See Famous Midcentury Modern Homes From Your Sofa: Restore Oregon’s Virtual Tour

In-person home tours have been canceled or postponed due to the coronavirus pandemic, but the venerable Restore Oregon preservation organization has come up with a new way to experience its 10th annual Mid-Century Modern Design Series: A virtual tour of architecturally significant, Portland area residences, with all the details, from art to interior design, visible as you navigate through the rooms.

“We are really excited to use world-class technology to give Oregonians and the world access to our Pacific Northwest modern masters’ work,” says Jeannette Shupp of Restore Oregon.

The fundraising tour, which can be enjoyed online anytime now through July 26, is possible because of three-dimensional, digital photography and Matterport work by 360 PDX Real Estate Photography.

A ticket ($50, restoreoregon.Tofinoauctions.Com/mcm2020/register/ticket_sales) to the 360°-Virtual Home Tour grants access to three of the Pacific Northwest’s most celebrated early modern homes, which showcase the use of native wood, stone and glass to achieve elegance.

Also included with each ticket is a digital tour book, “Admiring the Masters of Northwest Regional Modern Architecture,” which profiles six stellar architects and displays interior and exterior photographs of one of their projects. Most photos have never before been shared with the public.

The inventive modern dwellings designed decades ago continue to influence today’s coveted open floor plans and desire for a strong connection to the outdoors.

The home tour opens the doors to privately owned residences as well as John Yeon’s monumental Watzek House, which is managed by the University of Oregon’s John Yeon Center for Architecture and the Landscape.

Yeon’s courtyard-centered 1937 Watzek House and Pietro Belluschi’s revolutionary 1938 Sutor House with curved zebrawood walls, both in Portland’s Southwest Hills, are the earliest examples of these renowned architects’ resourcefulness, restraint and reliance on natural materials and light to harmonize with a picturesque setting.

Walter Gordon’s 1953 Copenhagen House in Lake Oswego, which is also on the virtual tour, is another exemplar of simplicity and beauty.

Three other homes do not have a 3D tour, but information and photos are part of the digital tour book.

These include Frank Shell’s 1958 Blosser Whitehead House, with two-story transparent walls in Southeast Portland. The home once welcomed Apple co-founder Steve Jobs, fashion designer Emilio Pucci and the owners’ other Reed College guests.

John Storrs’ 1962 handsome house for a doctor and Jantzen swim cap designer in Southwest Portland is also profiled. The home was recently restored to expose the natural Douglas fir, hemlock and other patinated and textured wood Storrs saw as an “understandable, romantic material.”

Portland interior designer Vicki Simon reinstated the clean lines muddled by a 1980s remodel and executed upgrades that appear seamlessly alongside Storrs’ original vision.

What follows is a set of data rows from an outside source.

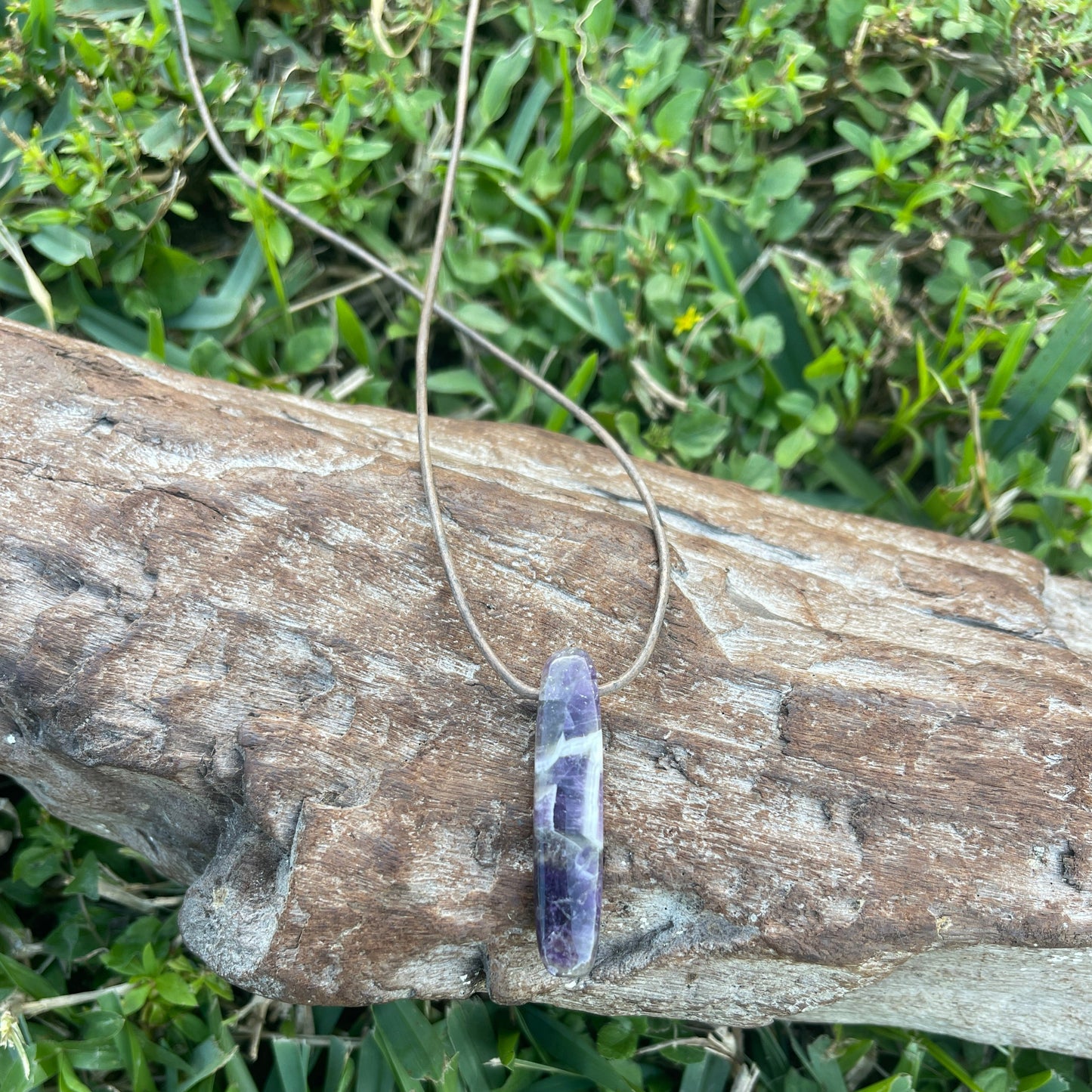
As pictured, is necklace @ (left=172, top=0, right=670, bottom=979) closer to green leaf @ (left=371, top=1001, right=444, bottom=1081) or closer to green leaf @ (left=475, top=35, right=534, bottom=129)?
green leaf @ (left=371, top=1001, right=444, bottom=1081)

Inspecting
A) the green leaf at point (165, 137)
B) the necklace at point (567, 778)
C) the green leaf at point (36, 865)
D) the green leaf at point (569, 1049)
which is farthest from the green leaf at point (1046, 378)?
the green leaf at point (36, 865)

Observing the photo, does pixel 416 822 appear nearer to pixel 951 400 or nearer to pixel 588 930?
pixel 588 930

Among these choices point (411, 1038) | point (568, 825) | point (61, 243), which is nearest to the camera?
point (568, 825)

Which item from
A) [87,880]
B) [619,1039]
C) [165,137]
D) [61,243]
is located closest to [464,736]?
[619,1039]

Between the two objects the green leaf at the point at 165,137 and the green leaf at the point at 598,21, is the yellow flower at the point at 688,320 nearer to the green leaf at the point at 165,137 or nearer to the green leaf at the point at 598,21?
the green leaf at the point at 598,21

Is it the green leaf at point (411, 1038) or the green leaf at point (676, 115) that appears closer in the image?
the green leaf at point (411, 1038)

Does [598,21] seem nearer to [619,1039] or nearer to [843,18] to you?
[843,18]
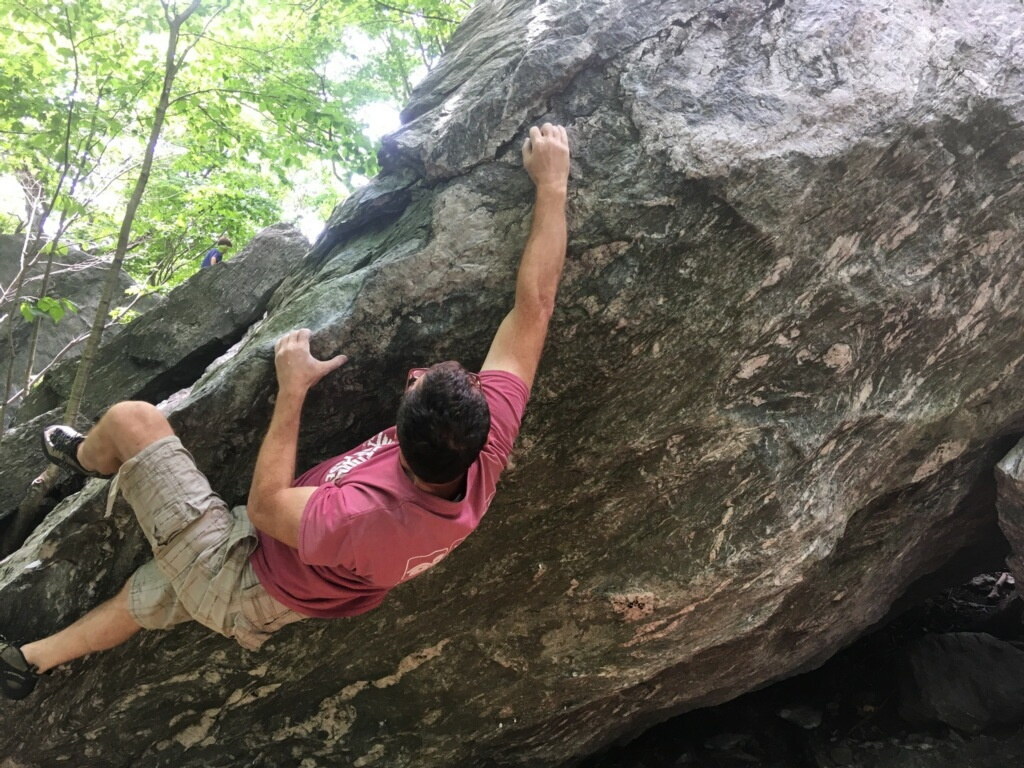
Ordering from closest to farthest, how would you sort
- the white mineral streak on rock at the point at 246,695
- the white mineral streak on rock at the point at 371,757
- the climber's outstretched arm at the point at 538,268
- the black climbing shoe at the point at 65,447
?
the climber's outstretched arm at the point at 538,268 → the black climbing shoe at the point at 65,447 → the white mineral streak on rock at the point at 246,695 → the white mineral streak on rock at the point at 371,757

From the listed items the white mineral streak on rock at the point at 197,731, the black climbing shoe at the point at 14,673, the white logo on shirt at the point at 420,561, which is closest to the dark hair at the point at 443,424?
the white logo on shirt at the point at 420,561

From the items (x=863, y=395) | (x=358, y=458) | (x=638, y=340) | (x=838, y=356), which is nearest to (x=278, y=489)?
(x=358, y=458)

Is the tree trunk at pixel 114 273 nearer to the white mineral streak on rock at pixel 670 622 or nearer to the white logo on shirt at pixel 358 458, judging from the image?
the white logo on shirt at pixel 358 458

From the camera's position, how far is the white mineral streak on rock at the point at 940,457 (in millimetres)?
5234

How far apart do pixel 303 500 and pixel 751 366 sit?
280 cm

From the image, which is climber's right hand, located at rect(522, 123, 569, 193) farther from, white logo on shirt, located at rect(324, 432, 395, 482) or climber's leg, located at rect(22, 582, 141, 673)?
climber's leg, located at rect(22, 582, 141, 673)

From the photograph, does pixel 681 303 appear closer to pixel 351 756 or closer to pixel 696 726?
pixel 351 756

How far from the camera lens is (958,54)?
3869 mm

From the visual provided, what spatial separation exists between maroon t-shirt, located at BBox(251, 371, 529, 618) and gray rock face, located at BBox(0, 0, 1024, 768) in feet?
2.38

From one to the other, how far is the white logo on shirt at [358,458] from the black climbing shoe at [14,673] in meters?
2.32

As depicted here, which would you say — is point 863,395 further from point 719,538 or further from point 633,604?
point 633,604

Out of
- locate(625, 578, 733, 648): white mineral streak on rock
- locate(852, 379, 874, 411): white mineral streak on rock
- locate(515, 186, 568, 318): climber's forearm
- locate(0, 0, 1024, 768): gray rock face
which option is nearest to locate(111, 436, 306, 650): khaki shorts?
locate(0, 0, 1024, 768): gray rock face

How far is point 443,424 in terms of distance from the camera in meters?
2.71

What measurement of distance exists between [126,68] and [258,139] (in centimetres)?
182
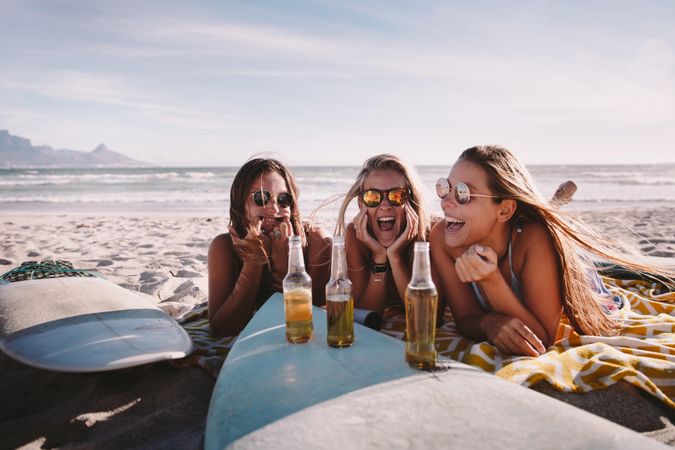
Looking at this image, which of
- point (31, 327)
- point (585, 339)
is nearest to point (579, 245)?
point (585, 339)

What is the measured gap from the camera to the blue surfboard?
1555mm

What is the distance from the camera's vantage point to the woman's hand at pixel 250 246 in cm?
341

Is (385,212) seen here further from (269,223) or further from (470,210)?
(269,223)

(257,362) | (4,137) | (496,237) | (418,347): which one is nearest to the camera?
(418,347)

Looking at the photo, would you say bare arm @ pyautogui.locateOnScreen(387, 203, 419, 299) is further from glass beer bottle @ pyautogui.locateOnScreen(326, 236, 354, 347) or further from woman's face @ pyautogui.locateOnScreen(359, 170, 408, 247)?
glass beer bottle @ pyautogui.locateOnScreen(326, 236, 354, 347)

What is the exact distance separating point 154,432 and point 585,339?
2.59 meters

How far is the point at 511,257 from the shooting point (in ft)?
10.2

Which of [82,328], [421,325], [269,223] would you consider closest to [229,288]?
[269,223]

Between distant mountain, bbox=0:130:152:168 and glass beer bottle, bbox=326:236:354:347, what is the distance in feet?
256

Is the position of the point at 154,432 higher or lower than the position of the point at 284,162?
lower

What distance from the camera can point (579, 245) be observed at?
10.2ft

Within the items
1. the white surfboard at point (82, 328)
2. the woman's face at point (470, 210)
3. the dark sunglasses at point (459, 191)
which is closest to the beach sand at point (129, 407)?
the white surfboard at point (82, 328)

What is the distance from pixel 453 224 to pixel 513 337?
31.1 inches

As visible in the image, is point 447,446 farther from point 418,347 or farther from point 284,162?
point 284,162
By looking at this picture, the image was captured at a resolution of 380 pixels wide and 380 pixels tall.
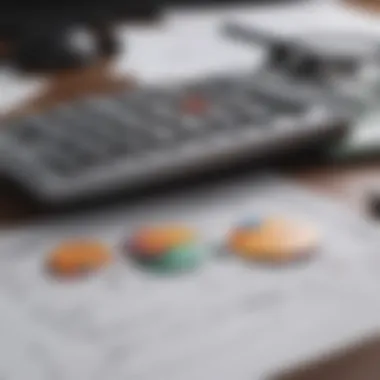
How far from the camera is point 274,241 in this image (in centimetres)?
55

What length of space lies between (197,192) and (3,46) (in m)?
0.37

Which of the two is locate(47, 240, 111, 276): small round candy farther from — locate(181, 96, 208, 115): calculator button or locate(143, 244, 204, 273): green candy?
locate(181, 96, 208, 115): calculator button

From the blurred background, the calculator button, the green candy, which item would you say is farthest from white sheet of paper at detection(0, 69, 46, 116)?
the green candy

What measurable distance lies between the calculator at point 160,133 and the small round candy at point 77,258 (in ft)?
0.15

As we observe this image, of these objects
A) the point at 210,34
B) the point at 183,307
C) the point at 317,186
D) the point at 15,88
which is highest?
the point at 210,34

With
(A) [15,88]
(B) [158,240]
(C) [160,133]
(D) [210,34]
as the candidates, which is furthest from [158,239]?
(D) [210,34]

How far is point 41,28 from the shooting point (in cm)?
88

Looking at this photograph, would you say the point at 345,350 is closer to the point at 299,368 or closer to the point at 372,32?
the point at 299,368

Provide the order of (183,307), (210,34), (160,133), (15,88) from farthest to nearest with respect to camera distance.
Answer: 1. (210,34)
2. (15,88)
3. (160,133)
4. (183,307)

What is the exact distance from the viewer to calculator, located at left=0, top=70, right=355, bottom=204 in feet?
1.94

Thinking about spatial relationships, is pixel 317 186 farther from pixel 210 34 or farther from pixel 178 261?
pixel 210 34

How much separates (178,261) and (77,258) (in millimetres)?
53

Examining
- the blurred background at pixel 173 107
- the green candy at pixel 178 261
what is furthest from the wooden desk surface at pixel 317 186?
the green candy at pixel 178 261

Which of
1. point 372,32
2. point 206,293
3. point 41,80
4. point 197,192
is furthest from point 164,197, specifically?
point 372,32
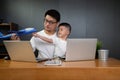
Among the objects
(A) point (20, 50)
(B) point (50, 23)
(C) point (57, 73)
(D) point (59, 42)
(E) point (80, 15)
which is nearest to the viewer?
(C) point (57, 73)

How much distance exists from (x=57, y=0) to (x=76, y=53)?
282 centimetres

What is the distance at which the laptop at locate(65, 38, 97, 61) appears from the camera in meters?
1.55

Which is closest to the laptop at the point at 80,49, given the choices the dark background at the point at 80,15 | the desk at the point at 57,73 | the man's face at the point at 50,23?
the desk at the point at 57,73

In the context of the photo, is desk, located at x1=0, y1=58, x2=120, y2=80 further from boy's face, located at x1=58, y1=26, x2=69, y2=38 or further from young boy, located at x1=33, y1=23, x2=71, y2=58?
boy's face, located at x1=58, y1=26, x2=69, y2=38

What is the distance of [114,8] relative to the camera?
433cm

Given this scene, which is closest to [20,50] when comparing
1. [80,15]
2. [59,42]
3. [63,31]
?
[59,42]

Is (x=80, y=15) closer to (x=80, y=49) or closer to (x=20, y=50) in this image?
(x=80, y=49)

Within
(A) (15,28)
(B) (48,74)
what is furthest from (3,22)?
(B) (48,74)

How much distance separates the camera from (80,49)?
1.61 metres

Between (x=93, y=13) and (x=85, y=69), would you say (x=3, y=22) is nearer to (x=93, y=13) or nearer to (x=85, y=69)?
(x=93, y=13)

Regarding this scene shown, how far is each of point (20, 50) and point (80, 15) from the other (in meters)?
2.92

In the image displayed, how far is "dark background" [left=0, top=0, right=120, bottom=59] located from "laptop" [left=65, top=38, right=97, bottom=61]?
263 centimetres

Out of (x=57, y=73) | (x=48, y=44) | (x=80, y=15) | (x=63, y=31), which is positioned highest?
(x=80, y=15)

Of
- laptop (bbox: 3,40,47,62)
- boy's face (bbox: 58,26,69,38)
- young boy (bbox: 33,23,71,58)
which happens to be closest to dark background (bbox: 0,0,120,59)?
boy's face (bbox: 58,26,69,38)
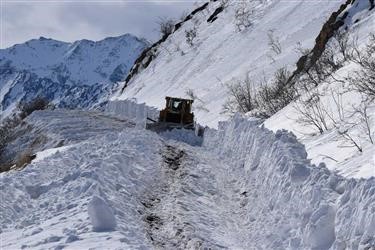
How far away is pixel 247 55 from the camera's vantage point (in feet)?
135

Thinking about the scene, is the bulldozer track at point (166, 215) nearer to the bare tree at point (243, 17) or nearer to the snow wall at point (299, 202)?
the snow wall at point (299, 202)

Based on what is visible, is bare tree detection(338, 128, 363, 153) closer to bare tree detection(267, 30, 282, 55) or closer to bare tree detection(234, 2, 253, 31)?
bare tree detection(267, 30, 282, 55)

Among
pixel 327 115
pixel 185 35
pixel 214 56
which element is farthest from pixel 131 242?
pixel 185 35

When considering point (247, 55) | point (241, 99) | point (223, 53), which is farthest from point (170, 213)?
point (223, 53)

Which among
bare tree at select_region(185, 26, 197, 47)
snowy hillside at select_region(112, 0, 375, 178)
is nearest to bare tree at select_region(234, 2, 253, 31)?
snowy hillside at select_region(112, 0, 375, 178)

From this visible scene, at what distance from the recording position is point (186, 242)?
31.3 ft

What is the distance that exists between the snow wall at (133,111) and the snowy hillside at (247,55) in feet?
2.80

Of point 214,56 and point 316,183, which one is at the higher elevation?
point 214,56

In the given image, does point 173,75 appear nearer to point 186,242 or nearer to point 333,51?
point 333,51

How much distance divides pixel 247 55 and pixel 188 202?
2975cm

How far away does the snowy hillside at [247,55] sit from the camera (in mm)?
18594

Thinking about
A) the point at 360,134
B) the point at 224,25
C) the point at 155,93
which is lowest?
the point at 360,134

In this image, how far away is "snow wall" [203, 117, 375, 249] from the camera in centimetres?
731

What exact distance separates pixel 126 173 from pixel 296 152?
477 cm
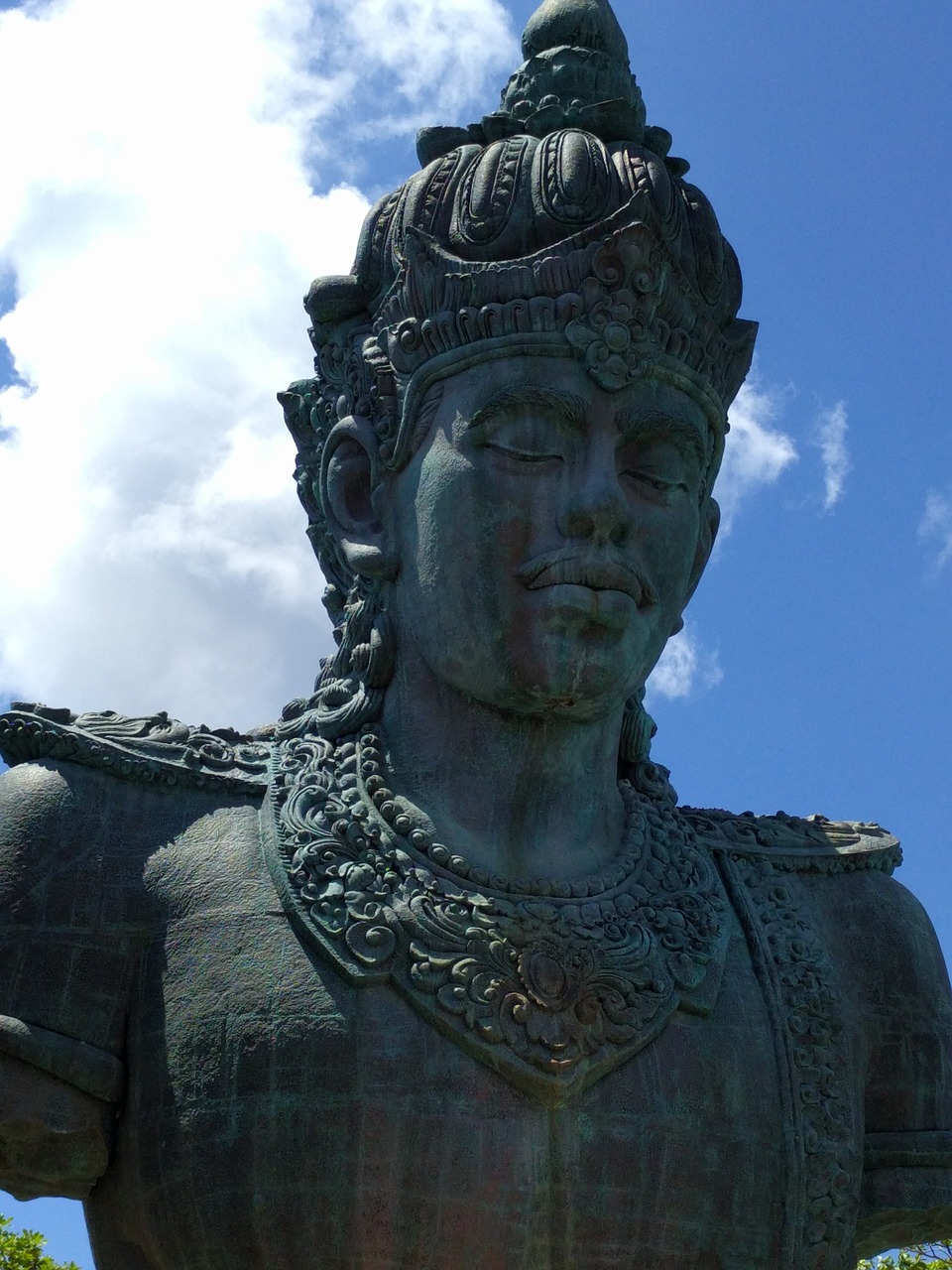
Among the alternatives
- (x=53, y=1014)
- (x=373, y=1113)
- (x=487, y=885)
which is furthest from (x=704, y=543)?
(x=53, y=1014)

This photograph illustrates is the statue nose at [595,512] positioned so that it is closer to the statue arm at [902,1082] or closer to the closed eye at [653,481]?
the closed eye at [653,481]

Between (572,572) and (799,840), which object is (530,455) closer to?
(572,572)

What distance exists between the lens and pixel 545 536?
773cm

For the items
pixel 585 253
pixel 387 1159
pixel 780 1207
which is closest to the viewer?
pixel 387 1159

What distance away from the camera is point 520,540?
25.4 feet

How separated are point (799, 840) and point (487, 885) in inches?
69.2

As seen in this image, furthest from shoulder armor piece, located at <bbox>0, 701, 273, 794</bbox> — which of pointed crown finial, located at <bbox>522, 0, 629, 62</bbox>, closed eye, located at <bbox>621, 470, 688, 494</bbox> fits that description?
pointed crown finial, located at <bbox>522, 0, 629, 62</bbox>

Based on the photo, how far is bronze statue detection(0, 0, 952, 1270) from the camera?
23.4 ft

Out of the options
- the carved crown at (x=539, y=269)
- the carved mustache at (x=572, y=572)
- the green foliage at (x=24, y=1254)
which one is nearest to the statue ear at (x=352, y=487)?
the carved crown at (x=539, y=269)

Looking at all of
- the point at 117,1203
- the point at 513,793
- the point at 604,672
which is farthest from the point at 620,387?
the point at 117,1203

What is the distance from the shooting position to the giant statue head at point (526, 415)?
775 cm

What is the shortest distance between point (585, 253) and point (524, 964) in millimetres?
2884

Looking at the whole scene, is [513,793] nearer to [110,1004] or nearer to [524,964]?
[524,964]

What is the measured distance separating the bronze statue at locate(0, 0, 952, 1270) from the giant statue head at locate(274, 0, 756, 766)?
0.02 metres
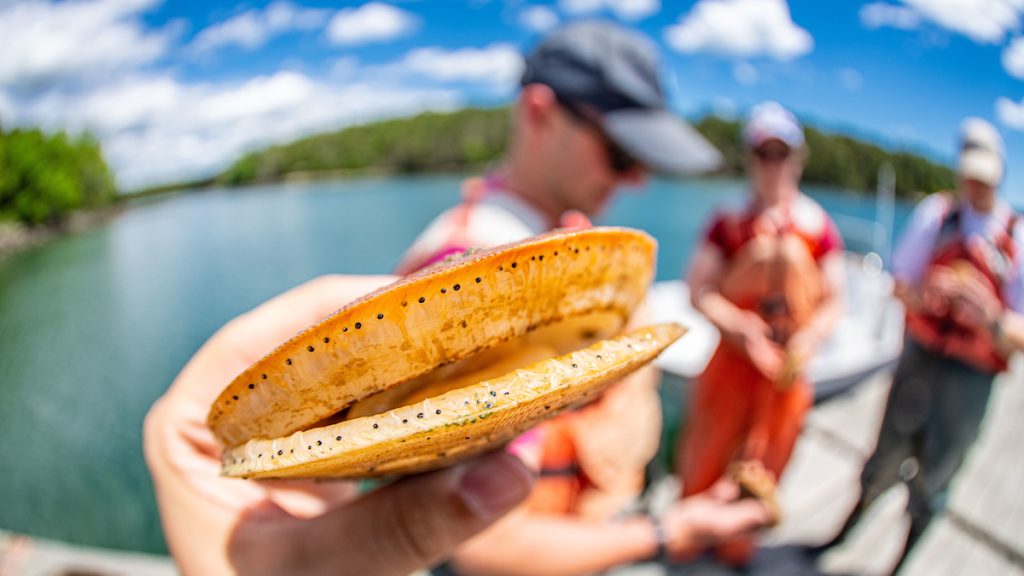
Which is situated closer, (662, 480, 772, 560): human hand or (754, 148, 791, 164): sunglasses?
(662, 480, 772, 560): human hand

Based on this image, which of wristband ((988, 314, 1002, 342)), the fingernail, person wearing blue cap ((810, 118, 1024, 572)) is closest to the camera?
the fingernail

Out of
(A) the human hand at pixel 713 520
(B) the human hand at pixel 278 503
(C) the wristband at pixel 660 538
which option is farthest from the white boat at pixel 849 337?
(B) the human hand at pixel 278 503

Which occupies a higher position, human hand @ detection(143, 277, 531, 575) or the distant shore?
human hand @ detection(143, 277, 531, 575)

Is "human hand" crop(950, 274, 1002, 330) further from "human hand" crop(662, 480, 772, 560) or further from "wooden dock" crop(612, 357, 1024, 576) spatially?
"wooden dock" crop(612, 357, 1024, 576)

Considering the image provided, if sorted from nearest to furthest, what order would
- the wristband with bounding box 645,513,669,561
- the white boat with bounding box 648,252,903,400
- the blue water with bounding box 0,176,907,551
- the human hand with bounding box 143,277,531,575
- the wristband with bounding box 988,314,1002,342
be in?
the human hand with bounding box 143,277,531,575
the wristband with bounding box 645,513,669,561
the wristband with bounding box 988,314,1002,342
the white boat with bounding box 648,252,903,400
the blue water with bounding box 0,176,907,551

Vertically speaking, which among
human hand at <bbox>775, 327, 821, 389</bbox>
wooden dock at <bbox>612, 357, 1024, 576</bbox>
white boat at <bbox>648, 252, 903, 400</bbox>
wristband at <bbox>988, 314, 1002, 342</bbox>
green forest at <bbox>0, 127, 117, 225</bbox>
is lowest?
green forest at <bbox>0, 127, 117, 225</bbox>

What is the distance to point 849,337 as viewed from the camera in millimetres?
7512

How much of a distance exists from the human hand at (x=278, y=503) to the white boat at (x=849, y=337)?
13.3 ft

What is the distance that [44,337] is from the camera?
58.1 feet

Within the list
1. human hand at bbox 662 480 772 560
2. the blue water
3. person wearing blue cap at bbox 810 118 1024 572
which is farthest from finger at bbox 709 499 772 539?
the blue water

And a 1975 dwelling in Southwest Portland exhibits the pleasing proportions of architect Saul Zaik, an innovative modernist and preservation supporter who passed away on Jan. 4, 2020.

John Storrs

An easy-to-ignore 1962 dwelling in Southwest Portland’s Lynnridge neighborhood has been restored and updated by Vicki Simon Interior Design to reflect architect John Storrs’ original vision. Photography David Papazian PhotographyDavid Papazian Photography

The 10th annual Mid-Century Modern Design Series also has 20-minute webinars ($25 for all) that are accessible on demand.

Topics for the online lectures are the history of Pacific Northwest modernism by Katelyn Weber; buying and selling Pacific Northwest mid-century modern architecture by Marisa Swenson; and design and renovation of the 1962 John Storrs’ house by Vicki Simon.

Restore Oregon’s design series is the nonprofit’s largest educational and fundraising events of the year. The series is sponsored by Portland remodeling company Arciform.